Die melancholische Stimmung der Porträts findet sich auch in den Setzkästen wieder, die Fritz Fabert unter dem Titel „Archäologie der Arbeit“ zeigt. Rostige Sägen, Sichel und Zangen finden sich neben rot-gelb schimmernden Äpfeln. Zivilisationsmüll und die Schöpfungen der sich ausbreitenden Natur habe er an abgewickelten und vergessenen Orten der Industrie- und Militärgesellschaft eingesammelt, erklärt der Künstler.

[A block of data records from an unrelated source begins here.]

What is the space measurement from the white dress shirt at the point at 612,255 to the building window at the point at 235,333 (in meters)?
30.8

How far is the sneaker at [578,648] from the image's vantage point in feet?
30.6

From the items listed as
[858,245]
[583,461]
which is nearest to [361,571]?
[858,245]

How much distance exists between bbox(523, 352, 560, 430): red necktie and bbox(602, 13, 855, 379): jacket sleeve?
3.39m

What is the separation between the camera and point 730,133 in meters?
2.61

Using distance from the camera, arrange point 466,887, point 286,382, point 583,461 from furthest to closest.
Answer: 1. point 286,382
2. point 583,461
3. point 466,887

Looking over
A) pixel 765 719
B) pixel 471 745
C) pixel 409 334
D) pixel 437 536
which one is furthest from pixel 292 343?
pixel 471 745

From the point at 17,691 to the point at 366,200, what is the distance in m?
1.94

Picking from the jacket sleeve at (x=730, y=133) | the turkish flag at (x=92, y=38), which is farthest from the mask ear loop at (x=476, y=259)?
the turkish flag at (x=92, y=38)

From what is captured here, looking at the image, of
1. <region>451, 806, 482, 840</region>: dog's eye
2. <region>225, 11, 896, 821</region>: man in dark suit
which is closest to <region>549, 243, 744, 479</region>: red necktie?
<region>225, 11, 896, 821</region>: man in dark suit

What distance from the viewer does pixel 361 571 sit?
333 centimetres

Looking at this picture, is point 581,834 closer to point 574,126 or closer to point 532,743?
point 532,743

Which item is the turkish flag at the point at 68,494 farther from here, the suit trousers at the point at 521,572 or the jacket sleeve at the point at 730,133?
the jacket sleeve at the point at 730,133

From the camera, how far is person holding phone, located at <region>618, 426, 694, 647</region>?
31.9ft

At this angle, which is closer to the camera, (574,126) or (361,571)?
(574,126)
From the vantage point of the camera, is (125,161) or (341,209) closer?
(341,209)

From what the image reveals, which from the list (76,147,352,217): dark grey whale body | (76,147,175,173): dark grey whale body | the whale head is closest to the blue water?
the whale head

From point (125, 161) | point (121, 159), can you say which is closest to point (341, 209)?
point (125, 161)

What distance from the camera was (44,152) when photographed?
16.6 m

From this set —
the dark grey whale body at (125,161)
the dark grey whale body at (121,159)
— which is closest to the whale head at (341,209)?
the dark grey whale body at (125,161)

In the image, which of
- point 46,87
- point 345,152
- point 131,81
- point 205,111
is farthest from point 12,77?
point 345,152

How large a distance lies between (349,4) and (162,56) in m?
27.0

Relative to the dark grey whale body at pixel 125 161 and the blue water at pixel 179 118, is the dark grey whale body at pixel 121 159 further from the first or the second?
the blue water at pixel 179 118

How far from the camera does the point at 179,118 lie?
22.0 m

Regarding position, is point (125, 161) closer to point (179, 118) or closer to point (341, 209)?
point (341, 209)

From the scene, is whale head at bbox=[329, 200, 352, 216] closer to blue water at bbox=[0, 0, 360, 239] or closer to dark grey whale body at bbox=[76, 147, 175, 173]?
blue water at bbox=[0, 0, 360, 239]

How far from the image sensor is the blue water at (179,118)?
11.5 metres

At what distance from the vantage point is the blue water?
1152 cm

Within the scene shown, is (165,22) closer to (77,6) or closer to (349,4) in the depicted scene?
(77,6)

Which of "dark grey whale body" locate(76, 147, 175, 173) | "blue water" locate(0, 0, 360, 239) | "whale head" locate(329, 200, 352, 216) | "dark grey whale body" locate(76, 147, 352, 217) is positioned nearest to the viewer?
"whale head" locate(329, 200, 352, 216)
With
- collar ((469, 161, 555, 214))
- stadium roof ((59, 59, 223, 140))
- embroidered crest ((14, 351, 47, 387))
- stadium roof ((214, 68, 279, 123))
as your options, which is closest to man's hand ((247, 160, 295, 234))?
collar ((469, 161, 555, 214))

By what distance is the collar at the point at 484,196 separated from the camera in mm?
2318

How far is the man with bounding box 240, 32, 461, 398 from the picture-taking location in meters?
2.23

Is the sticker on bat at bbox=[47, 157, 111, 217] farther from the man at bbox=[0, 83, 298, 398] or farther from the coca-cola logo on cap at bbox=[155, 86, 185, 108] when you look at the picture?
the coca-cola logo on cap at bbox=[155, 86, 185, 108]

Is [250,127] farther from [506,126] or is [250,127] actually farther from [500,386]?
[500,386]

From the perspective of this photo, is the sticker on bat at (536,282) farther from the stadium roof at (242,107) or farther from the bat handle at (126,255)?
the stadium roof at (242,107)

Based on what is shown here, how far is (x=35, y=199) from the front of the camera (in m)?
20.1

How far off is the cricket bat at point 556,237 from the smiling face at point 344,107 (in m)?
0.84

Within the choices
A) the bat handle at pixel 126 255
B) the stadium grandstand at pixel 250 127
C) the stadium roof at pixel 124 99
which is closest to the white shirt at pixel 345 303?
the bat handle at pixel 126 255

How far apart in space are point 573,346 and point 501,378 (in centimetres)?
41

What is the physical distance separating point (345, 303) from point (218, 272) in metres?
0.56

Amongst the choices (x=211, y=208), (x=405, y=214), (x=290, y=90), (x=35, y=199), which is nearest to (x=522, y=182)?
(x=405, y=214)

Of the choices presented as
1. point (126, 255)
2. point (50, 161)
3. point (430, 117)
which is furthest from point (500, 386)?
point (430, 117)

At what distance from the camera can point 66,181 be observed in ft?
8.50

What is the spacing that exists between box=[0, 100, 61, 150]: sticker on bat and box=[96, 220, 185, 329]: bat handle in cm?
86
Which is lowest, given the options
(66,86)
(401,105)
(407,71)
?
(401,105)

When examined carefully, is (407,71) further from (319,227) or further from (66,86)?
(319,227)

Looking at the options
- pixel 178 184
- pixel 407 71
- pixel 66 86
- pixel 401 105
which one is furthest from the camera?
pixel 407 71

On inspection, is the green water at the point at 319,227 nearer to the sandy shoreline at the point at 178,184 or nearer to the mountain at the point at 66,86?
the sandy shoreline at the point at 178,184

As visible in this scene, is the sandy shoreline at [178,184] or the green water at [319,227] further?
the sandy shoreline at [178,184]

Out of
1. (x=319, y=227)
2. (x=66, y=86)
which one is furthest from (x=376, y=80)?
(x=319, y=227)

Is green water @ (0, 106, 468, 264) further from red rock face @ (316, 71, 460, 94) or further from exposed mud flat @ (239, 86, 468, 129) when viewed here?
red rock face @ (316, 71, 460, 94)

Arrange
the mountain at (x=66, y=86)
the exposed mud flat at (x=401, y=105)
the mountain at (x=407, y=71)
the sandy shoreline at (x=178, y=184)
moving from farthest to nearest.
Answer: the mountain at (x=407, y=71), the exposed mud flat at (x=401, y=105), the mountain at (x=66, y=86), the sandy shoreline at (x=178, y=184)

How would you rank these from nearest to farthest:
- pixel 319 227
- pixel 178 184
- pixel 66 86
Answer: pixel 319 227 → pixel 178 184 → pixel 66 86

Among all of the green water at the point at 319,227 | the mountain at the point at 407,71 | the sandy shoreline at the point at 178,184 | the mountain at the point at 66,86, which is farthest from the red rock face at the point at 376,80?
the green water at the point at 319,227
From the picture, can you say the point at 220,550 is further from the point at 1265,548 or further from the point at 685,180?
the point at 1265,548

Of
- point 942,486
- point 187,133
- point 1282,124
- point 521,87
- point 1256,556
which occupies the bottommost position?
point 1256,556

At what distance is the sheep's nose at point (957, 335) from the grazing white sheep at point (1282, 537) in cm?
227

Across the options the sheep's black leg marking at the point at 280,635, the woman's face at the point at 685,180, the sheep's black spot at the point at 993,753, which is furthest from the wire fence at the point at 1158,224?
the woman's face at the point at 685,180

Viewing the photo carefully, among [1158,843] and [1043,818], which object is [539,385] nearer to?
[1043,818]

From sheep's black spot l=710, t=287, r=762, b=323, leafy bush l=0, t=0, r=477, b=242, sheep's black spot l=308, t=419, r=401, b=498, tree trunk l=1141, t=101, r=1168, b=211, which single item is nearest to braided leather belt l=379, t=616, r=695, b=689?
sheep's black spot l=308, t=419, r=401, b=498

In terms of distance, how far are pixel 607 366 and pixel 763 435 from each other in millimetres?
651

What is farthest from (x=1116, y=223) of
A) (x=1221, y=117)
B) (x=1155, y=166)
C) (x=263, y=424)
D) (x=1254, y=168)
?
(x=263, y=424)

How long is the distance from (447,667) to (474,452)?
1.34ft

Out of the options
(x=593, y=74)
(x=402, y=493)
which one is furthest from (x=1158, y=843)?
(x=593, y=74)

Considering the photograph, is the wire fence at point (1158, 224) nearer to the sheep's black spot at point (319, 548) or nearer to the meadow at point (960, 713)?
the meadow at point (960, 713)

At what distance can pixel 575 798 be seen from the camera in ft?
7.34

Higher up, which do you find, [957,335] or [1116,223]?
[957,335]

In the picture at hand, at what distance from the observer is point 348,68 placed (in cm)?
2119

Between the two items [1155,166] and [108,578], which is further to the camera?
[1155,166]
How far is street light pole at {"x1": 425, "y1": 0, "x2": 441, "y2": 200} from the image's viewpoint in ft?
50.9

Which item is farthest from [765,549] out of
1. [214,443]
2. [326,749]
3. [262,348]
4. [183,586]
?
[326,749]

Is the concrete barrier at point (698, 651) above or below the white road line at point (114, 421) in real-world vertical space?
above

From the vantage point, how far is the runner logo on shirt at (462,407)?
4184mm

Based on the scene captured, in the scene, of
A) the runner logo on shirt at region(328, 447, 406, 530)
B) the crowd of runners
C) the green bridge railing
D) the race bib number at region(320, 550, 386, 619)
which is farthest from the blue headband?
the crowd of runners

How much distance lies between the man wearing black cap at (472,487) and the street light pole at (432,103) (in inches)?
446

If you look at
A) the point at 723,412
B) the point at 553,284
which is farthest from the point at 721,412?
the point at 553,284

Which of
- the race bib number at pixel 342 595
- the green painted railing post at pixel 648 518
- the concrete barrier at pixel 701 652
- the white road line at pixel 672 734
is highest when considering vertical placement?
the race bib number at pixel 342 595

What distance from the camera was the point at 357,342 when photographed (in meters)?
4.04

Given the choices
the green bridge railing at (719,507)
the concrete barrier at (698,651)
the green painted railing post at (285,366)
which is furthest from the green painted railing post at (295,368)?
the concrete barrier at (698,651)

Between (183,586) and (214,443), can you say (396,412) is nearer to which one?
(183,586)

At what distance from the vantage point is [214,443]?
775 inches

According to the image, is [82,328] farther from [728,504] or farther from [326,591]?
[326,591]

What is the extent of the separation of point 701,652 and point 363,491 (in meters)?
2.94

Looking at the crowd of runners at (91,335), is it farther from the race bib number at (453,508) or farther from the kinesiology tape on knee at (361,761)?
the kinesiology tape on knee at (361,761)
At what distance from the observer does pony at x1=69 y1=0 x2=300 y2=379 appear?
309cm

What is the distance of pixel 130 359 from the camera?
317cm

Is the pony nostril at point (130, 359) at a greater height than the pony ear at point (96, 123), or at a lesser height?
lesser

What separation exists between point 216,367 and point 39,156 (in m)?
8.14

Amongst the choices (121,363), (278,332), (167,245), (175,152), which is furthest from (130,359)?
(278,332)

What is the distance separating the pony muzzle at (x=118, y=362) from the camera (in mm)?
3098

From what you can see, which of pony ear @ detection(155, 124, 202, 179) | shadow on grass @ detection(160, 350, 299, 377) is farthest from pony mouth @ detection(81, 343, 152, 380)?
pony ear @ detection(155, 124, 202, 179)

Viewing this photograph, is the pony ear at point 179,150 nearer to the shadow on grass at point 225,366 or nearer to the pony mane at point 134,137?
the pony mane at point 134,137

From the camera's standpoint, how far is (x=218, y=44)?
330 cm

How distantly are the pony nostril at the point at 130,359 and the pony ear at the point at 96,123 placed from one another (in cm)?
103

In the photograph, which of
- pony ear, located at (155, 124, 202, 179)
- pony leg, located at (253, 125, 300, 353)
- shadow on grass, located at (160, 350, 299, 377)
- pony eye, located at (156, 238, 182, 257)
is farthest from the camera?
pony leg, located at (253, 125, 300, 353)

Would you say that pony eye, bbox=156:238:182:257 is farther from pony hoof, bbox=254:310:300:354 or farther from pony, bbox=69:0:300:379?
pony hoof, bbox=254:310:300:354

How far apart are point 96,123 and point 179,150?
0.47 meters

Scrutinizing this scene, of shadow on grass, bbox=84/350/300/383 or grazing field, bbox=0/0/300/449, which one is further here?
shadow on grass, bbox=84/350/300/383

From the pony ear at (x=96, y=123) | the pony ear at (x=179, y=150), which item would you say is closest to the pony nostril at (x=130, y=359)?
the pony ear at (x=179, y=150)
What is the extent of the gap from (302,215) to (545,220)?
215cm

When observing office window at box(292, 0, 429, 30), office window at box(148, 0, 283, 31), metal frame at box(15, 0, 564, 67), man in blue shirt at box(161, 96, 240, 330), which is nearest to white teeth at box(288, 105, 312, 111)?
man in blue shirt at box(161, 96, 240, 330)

Mit einfühlsamer Akribie listet er kleine Dinge, die ihm bei seiner Spurensuche in die Hände fallen. Neben dem ordentlich gescheitelten Puppenkopf eines jungen Mannes finden sich Glühbirnen, von Rost zerfressener Draht und ein quietschrotes Schalterelement.

Auch die natürliche Landschaft findet ebenso wie die Industrielandschaft Eingang in die Ausstellung. „Ich mag die Weite, die Leere, die Horizontlinie zwischen Himmel und Erde und genieße das Land als Kontrast zur Stadt“, schildert Ilse Winckler die positiven Aspekte der Region. Sie verarbeitet Stoffschnittmuster und kombiniert sie mit Fotos von Gräsern und Wald. Das sei gar nicht so romantisch gemeint, wie der vorschnelle Betrachter meinen könnte. Auch in Brandenburg fänden sich Zersiedelungen durch Einfamilienhaussiedlungen von Pendlern mit großem Fuhrpark und Windparks. Die Schnittlinien können als Verweis darauf gelesen werden.

Wo einerseits Bau- und Landschaftsplanung das Gesicht von Feld- und Wald verändern, finden sich auch Spuren von urtümlicher Natur, die das Leben der Menschen ebenso prägen. In seiner dunkel gehaltenen Serie von Jagdstillleben verdichtet Ingar Krauss Momente, in denen „unter dem zivilisatorischen das Primitive, Archaische durchscheint“. Das klingt ein wenig hochtrabend, findet seine stimmige Ausformung aber in düster schimmernden Fotos von erlegten Rehen oder aufgehäuften Hasenleibern.

Mit Kohlezeichnungen auf Packpapier, Wortfetzen und gekritzelten Zeichen regt Christiane Wartenberg an, über den eigenen Jäger- und Gartenzaun hinaus zu sehen. „Meines Nachbarn Europa beginnt am Küchentisch und reicht weit hinüber bis zum Gartenzaun – meines Nachbarn Europa“, schreibt sie auf einer ihrer großformatigen Zeichnungen.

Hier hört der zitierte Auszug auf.